Filenames stored in the KFH section may be a packed PPM filename instead of a valid KWZ one. This only happens in about 1/3 of the notes seen.
The first byte of the FSIDs stored in the KFH section will always be either 00, 10, 12 or 14 and the last byte will always be 00 (never displayed). The rest of the ID is the PPM FSID stored in reverse byte order. e.g the PPM FSID 13209B805109B9B8 would become something like 00B8B90951809B201300.

Comments

Hand-written comments on Flipnote Gallery World (the app's online service client) use a variant of the KWZ format with the extension .kwc. These comments do not have KTN or KSN sections, and can only ever have 1 frame.

Folder Icons

Icons used for SD card folders are also a variant of the KWZ format, which only use the KMC and KMI sections.

RSA Signature

The final 256 bytes of a KWZ file should consist of an SHA-256 RSA-2048 signature over the rest of the file.

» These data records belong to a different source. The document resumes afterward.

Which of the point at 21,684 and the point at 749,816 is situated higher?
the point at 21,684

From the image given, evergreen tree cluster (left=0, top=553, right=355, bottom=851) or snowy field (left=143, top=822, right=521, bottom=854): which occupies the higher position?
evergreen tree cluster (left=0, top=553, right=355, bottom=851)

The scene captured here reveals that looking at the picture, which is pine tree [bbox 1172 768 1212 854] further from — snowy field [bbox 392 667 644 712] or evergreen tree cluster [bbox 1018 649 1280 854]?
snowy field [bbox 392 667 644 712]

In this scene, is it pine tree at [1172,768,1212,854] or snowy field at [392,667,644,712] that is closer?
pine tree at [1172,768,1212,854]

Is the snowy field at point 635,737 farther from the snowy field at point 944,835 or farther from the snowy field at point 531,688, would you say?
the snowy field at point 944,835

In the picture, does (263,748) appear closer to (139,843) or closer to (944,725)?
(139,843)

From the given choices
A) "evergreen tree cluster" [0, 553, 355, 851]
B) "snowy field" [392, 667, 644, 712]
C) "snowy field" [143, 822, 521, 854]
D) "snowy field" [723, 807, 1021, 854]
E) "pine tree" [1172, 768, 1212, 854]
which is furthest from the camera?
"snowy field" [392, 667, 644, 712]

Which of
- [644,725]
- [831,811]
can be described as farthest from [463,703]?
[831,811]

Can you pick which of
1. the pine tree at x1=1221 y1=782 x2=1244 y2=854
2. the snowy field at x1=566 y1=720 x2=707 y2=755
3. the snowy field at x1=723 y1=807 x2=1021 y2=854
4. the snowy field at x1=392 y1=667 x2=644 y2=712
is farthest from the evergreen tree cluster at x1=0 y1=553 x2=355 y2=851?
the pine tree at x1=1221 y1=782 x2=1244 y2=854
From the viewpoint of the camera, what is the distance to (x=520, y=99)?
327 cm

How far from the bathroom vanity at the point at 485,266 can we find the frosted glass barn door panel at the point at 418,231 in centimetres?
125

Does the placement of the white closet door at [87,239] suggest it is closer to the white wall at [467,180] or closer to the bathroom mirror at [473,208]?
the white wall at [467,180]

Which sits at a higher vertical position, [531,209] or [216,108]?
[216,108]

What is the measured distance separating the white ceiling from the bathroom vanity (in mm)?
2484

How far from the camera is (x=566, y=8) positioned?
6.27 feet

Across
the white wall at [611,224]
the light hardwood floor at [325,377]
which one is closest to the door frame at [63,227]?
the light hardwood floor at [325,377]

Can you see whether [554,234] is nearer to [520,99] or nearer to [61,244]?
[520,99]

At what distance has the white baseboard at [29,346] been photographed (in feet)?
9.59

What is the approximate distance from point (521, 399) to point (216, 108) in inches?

The DER format private key for signing a KWZ file can be found as plaintext in memory or in the decompressed .code of the app. It will begin with the bytes 30 82 04 and end with the bytes E4 07 50, resulting in a total of 1,192 bytes overall. Its SHA-256 checksum should match E6892FF794E8A768C9ECC76152C4E72823514366B3A206298F5CB603D5EB797A.

This work is licensed under a Creative Commons Attribution-ShareAlike 4.0 International License.